RECENT DEVELOPMENTS – as boutiques reopen

Per the 6/18/20 earnings release and conference call:  The operating loss for Q1, as provided above, was obviously due to the required closing of the entire chain. At the same time, Andrew Clarke, CEO since 3/9/20, made clear his optimism for a successful long term recovery and new growth for the Francesca’s Holdings brand. 85% of the stores are now reopened, the balance to operate by the end of July.  Q2 will be a process of liquidating store level inventory to make room for new product. Online sales were up 85% during the Pandemic. While that gain has moderated as stores have reopened, a far larger omni-channel presence for Francesca’s is a long term opportunity.
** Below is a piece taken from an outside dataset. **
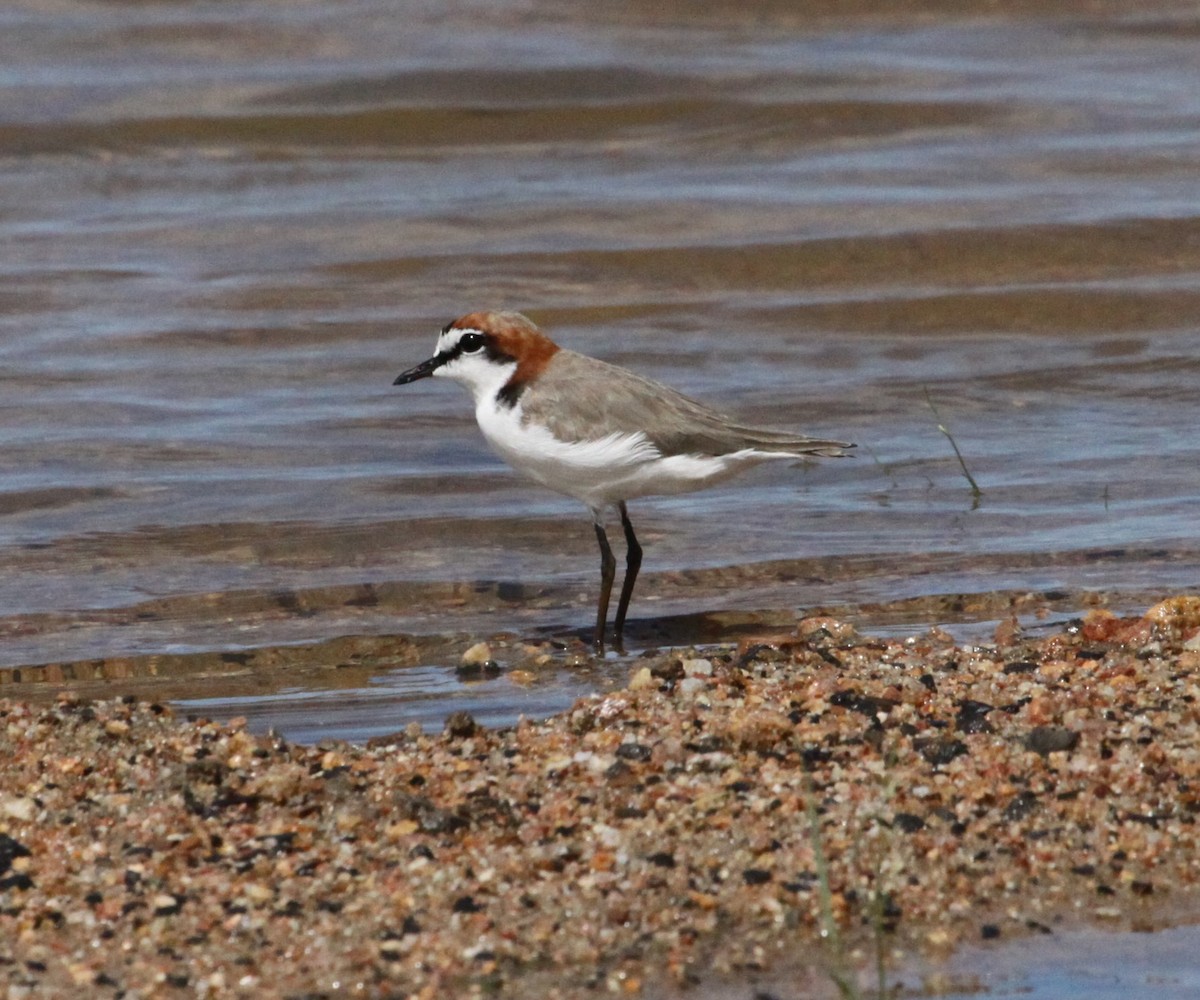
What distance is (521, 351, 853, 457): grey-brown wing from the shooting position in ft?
22.7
Stores that have reopened have shown encouraging sales. As stated on the call:  “On average, retail sales are running at similar levels to the same prior year period. The significant increase in conversion and average units per transaction indicating acceptance of promotional and engagement strategies and have offset negative traffic trends.” Purchasing is through fewer vendors, and relationships are apparently improved. Better inventory management is a particular opportunity and a number of new hires, including a new SVP of Merchandising, have been made. Rent was not paid in April, May and June and negotiations have resulted in reductions and/or deferrals into calendar ’21 and beyond. The existing fleet of about 700 locations is expected to be largely maintained.